● **Prompt**: Below are some records. How many of their lines contain the string "burst"? Answer with the number alone.

● **Dataset entries**:
BEGIN

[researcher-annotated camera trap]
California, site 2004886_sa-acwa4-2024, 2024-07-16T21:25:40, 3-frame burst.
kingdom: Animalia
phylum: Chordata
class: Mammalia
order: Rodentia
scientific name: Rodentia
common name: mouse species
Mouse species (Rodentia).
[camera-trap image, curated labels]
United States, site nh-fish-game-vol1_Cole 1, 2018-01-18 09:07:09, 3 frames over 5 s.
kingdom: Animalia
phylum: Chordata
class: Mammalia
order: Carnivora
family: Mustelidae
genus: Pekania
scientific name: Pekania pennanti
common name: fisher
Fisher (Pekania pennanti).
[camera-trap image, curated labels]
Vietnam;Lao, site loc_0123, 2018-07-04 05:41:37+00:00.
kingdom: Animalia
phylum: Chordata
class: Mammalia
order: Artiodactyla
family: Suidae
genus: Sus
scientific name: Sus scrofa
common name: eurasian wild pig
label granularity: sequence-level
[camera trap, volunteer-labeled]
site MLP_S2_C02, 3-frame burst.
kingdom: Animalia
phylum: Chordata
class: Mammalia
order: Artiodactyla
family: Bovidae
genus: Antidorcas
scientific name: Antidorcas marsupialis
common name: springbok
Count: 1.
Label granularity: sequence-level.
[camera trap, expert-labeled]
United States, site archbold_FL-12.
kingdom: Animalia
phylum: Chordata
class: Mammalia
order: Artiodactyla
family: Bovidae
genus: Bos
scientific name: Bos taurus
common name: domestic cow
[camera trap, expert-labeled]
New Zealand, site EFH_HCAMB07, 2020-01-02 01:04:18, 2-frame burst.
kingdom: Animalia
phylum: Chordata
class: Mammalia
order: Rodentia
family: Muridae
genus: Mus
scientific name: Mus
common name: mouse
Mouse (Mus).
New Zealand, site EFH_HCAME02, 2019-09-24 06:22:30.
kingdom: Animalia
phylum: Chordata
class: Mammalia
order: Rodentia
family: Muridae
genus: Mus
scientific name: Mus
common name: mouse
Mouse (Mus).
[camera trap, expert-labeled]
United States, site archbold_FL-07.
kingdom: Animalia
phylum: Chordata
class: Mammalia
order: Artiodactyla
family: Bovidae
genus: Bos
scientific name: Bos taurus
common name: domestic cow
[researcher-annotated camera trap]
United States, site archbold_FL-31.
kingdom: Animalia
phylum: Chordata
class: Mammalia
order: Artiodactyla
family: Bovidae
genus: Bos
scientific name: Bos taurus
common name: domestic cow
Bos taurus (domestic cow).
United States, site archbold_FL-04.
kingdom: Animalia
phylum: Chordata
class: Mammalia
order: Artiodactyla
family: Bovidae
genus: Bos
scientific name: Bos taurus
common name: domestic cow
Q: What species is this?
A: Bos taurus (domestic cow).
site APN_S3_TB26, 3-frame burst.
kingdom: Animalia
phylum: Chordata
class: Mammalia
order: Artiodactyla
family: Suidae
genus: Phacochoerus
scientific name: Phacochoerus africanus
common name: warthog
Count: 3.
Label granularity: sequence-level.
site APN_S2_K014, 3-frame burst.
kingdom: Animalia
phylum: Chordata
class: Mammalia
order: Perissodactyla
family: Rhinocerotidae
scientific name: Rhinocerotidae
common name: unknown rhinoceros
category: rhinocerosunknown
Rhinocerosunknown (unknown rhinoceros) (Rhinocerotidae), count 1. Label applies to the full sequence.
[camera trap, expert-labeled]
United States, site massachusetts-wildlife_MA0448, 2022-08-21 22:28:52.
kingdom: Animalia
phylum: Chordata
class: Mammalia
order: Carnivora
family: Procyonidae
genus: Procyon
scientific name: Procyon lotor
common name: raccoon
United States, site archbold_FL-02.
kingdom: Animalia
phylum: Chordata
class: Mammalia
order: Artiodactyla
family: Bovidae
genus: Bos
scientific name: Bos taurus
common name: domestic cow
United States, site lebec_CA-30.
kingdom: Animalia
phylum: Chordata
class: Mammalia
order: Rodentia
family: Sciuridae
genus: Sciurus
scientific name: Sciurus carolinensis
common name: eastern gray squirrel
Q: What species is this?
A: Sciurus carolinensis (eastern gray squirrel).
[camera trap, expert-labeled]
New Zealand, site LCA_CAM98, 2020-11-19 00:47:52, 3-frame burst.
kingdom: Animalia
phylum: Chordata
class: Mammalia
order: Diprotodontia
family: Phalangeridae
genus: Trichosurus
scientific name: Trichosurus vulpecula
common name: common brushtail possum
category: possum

END

● **Task solution**: 6